=== Listed entries ===

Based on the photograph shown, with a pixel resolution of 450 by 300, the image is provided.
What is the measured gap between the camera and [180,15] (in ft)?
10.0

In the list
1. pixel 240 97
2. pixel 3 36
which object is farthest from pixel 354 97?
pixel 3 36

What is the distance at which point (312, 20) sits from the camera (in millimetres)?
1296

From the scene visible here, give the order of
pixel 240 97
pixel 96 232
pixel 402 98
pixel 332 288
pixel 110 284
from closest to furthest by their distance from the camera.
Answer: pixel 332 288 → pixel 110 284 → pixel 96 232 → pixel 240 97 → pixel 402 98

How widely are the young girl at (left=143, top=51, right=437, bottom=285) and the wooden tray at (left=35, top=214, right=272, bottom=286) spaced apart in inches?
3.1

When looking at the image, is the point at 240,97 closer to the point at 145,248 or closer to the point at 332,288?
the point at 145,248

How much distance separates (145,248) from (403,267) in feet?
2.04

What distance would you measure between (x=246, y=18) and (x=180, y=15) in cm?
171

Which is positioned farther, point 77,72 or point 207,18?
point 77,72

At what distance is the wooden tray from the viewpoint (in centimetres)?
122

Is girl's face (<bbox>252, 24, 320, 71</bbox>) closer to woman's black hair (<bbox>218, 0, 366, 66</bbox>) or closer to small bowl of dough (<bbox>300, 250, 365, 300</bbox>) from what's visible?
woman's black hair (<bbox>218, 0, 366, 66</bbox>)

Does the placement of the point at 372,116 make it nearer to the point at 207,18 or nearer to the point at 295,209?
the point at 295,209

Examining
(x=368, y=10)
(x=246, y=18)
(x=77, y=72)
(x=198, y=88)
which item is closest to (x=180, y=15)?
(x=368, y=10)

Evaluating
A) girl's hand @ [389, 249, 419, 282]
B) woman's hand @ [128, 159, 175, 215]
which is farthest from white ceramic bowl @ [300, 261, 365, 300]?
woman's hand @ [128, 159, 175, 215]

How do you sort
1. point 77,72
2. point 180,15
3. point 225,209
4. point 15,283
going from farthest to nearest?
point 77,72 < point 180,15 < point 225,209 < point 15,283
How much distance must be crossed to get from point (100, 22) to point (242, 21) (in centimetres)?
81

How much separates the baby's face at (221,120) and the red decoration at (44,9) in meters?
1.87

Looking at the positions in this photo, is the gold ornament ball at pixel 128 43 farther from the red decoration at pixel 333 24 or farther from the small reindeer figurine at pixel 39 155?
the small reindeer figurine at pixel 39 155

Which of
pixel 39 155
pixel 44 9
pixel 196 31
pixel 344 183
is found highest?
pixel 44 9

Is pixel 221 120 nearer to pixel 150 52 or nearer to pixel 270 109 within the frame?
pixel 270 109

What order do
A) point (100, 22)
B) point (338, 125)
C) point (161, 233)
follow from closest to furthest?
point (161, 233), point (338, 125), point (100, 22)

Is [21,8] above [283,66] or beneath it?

===

Take the line that contains "How much separates" and every line after it through the end of the listing above, and repeat them exactly.

How much separates the baby's face at (221,120) and the red decoration at (44,9) in meters?
1.87

Looking at the positions in this photo, is the gold ornament ball at pixel 128 43 farther from the red decoration at pixel 333 24 or farther from the small reindeer figurine at pixel 39 155?
the small reindeer figurine at pixel 39 155

Which of
pixel 39 155
pixel 44 9
pixel 196 31
pixel 344 183
is found highest?
pixel 44 9

Is pixel 221 120 nearer to pixel 150 52 or nearer to pixel 270 109 within the frame?
pixel 270 109

What order do
A) point (100, 22)
B) point (338, 125)
C) point (161, 233)
follow from closest to furthest?
point (161, 233), point (338, 125), point (100, 22)

Is [21,8] above [283,66] or beneath it?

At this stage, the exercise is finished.